## WORK ITEM
Using the article on the UK physician associate dispute, explain in one to three sentences why five senior members of Royal College of Physicians leadership asked Dr Sarah Clarke to resign.

## DOCUMENT EXTRACT

-- Opening Marker --

Off with her head, say UK docs as PA debacle deepens

4 minute read


The physician associate scandal over in Blighty is heating up again, as more than 80 fellows declare a lack of confidence in Royal College of Physician leadership.


As Australia’s government looks to expand the roles of allied health professionals, it might do well to heed the current debacle going down over in the UK.

For months, the Royal College of Physicians has drawn the ire of its members over what some doctors have seen as an all-too-welcoming attitude toward physician associates.

At an extraordinary general meeting in March, members called for the college to limit the pace and scale of the PA rollout to the maximum extent that it could.

This would have included challenging proposals made by the physician regulator to allow scope of practice to be set at local levels, rather than having a national standard.

On Sunday, 80 fellows co-signed a statement expressing concern that RCP leadership had delayed taking action on the motions as voted in the EGM.

Five senior members of college leadership have now released a statement confirming that they met with RCP president Dr Sarah Clarke at the weekend and asked her to resign.

“We appreciate Dr Clarke’s hard work … [but] we have become increasingly concerned that she has lost the confidence of the RCP membership and the continuing negative impact this is having on our college,” the five doctors wrote.

At the time of writing, Dr Clarke had not publicly responded to the calls and remained in the role.

The RCP said it had arranged “urgent meetings of Council and the Board of Trustees” to discuss both the expression of concern from members and the statement from the five senior officers.

Outside of the RCP, a group of anaesthetists has started a crowdfunding campaign to support a legal challenge to the General Medical Council, which would prevent it from referring to both doctors and physicians or anaesthesia associates with the umbrella term “medical professionals”.

This would effectively force the GMC’s hand on defining scope of practice for physician and anaesthesia associates.

The campaign has raised more than $118,000 (£61,000) since its launch on 4 June.

Physician associates have been banging around the National Health Service since the early 2000s, but last year the government announced a plan to increase their number threefold by 2038.

-- Closing Marker --

[Saved data entries]

-- Opening Marker --

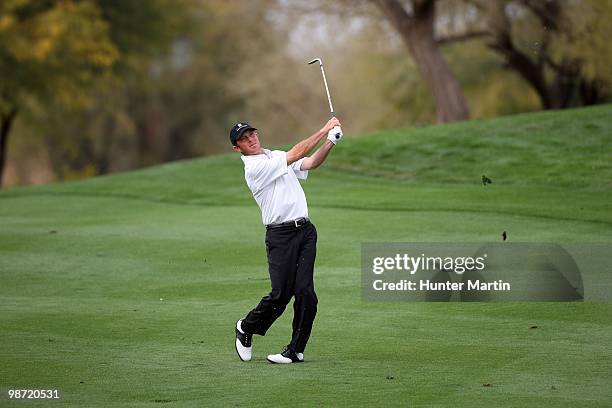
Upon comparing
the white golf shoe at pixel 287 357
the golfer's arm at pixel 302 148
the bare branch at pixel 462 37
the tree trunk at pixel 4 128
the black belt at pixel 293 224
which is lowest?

-- Closing Marker --

## YOUR RESPONSE
They had become increasingly concerned that Dr Clarke had lost the confidence of the RCP membership. They were also concerned about the continuing negative impact this was having on the college.